• DESCRIPTION OF THE TASK: Beginning at the line with "kingdom: Animalia" in the records below, return each line up to and including the last, exactly as it stands, but not the pictures.

——

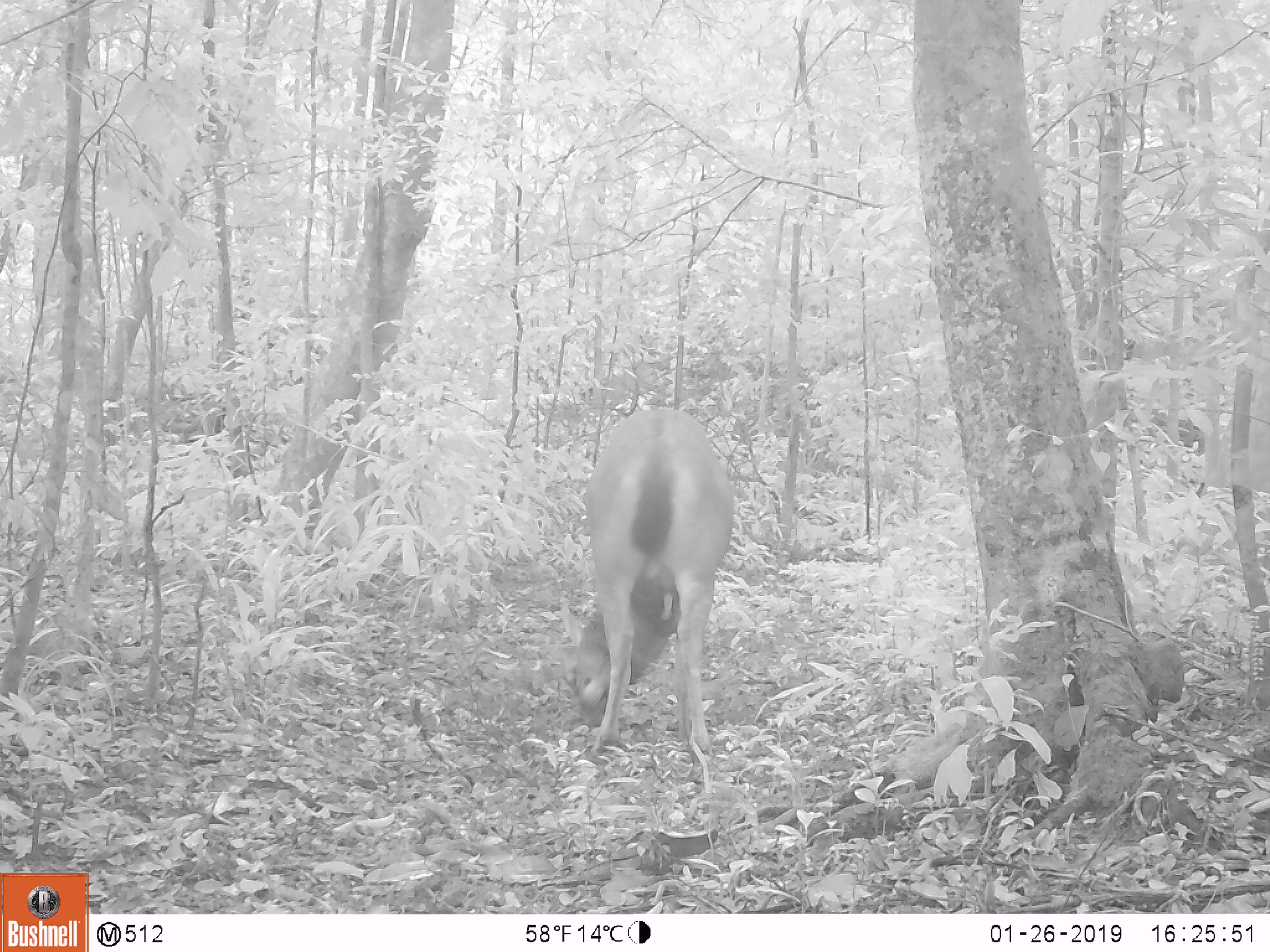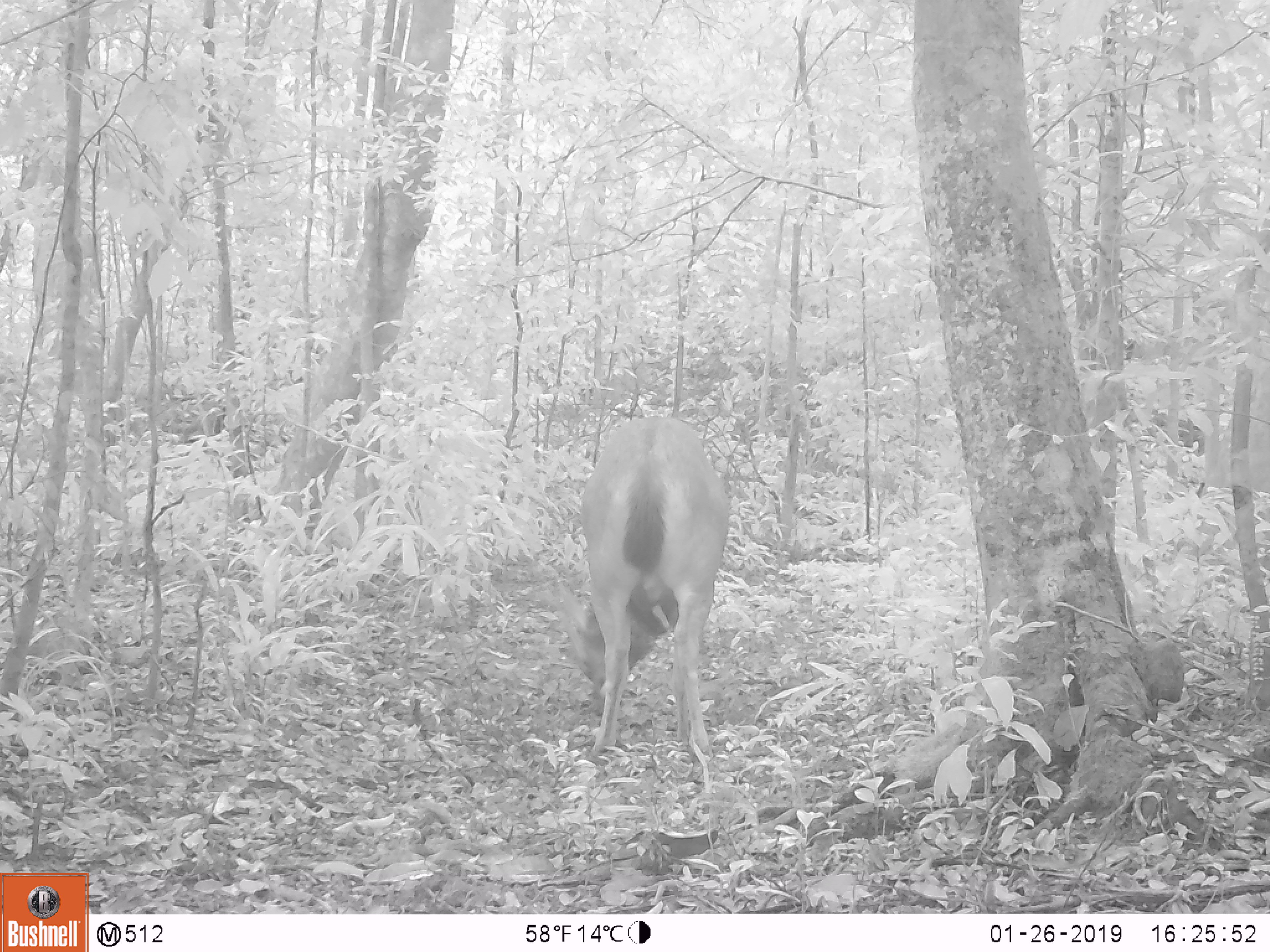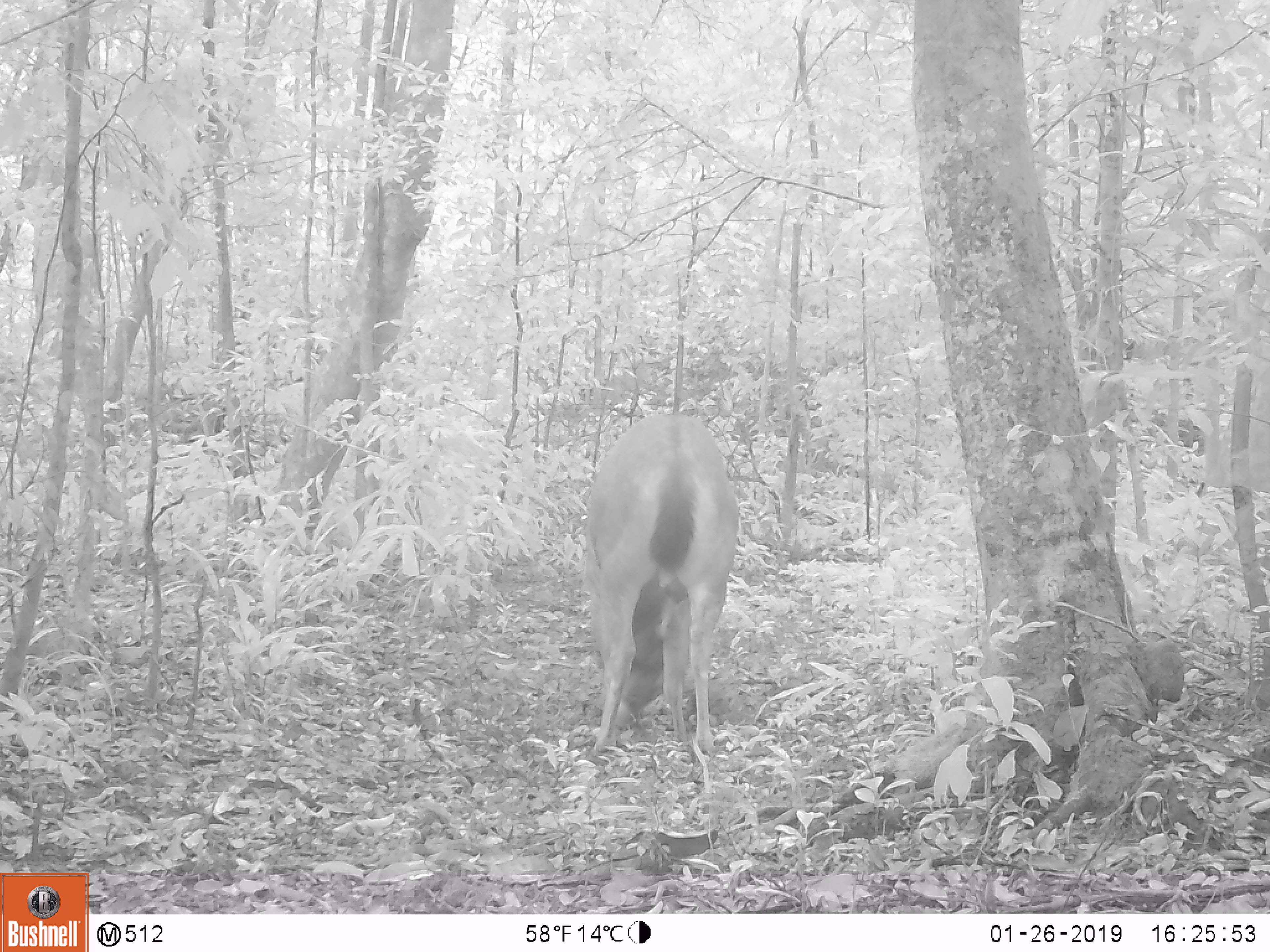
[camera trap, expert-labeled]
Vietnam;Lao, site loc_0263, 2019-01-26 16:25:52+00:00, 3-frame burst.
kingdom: Animalia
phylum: Chordata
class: Mammalia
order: Artiodactyla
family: Cervidae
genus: Rusa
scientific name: Rusa unicolor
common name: sambar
Sambar (Rusa unicolor). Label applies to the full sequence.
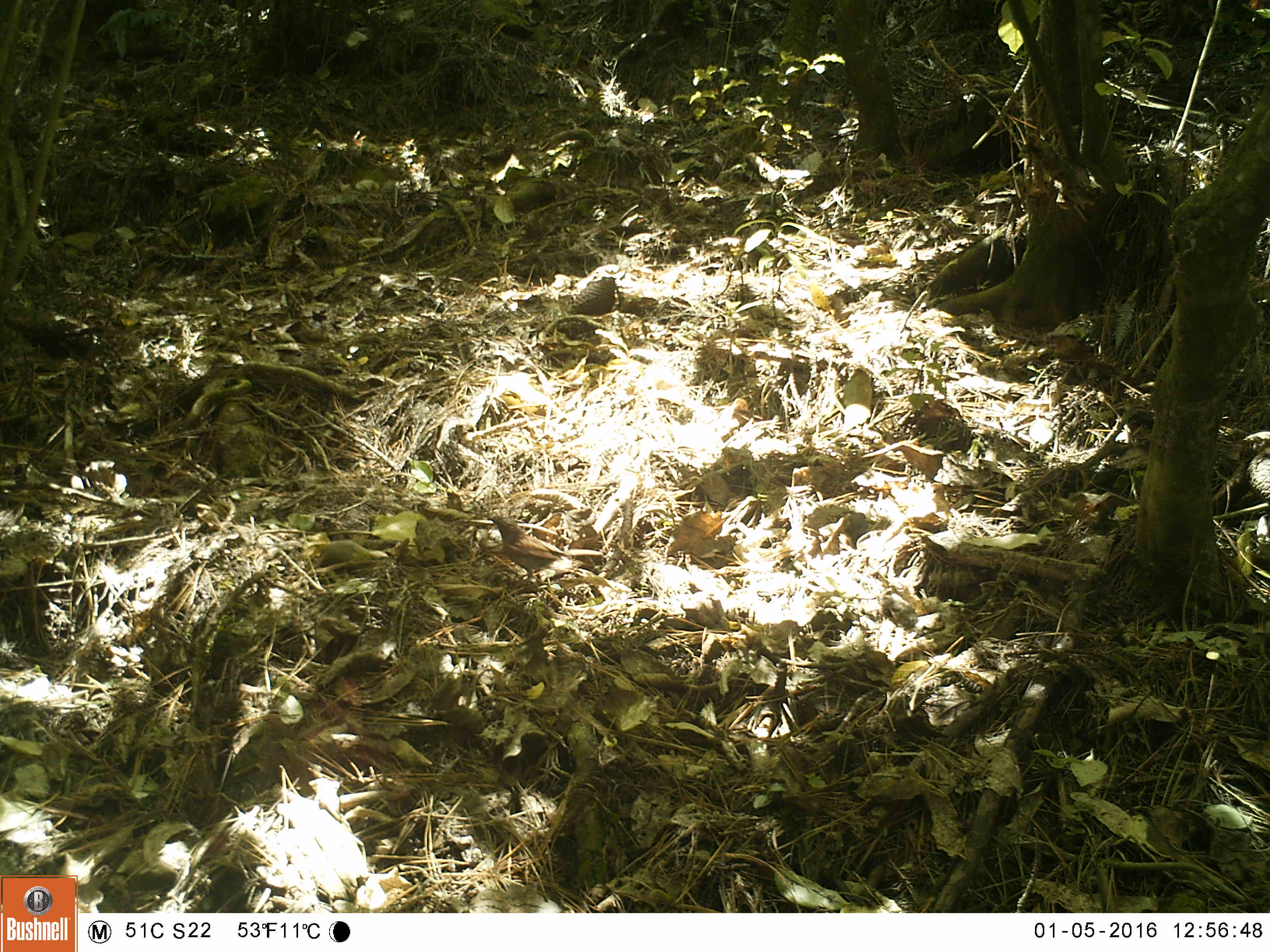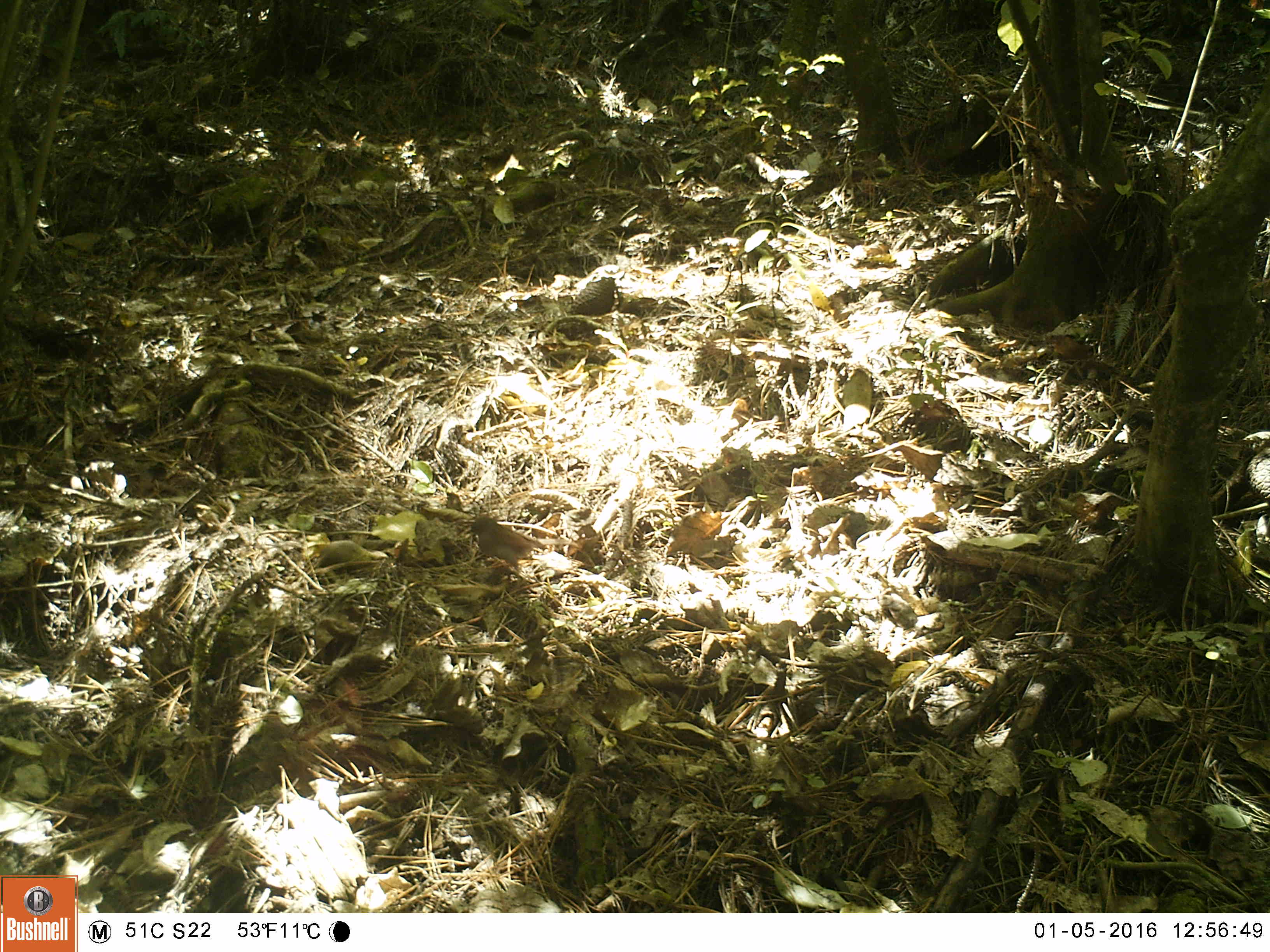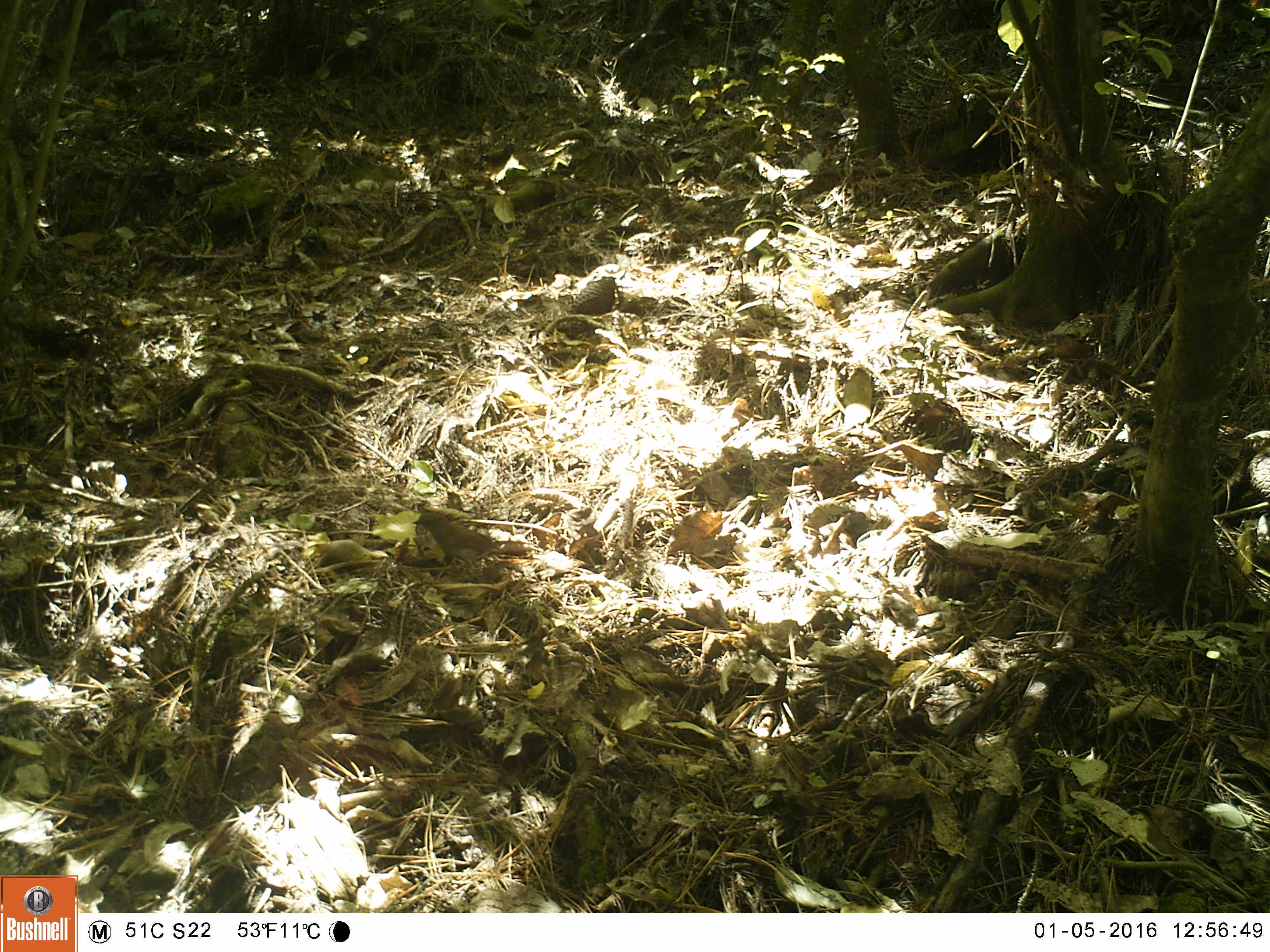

——

• TASK RESULT:
kingdom: Animalia
phylum: Chordata
class: Mammalia
order: Artiodactyla
family: Cervidae
genus: Rusa
scientific name: Rusa unicolor
common name: sambar
Sambar (Rusa unicolor). Label applies to the full sequence.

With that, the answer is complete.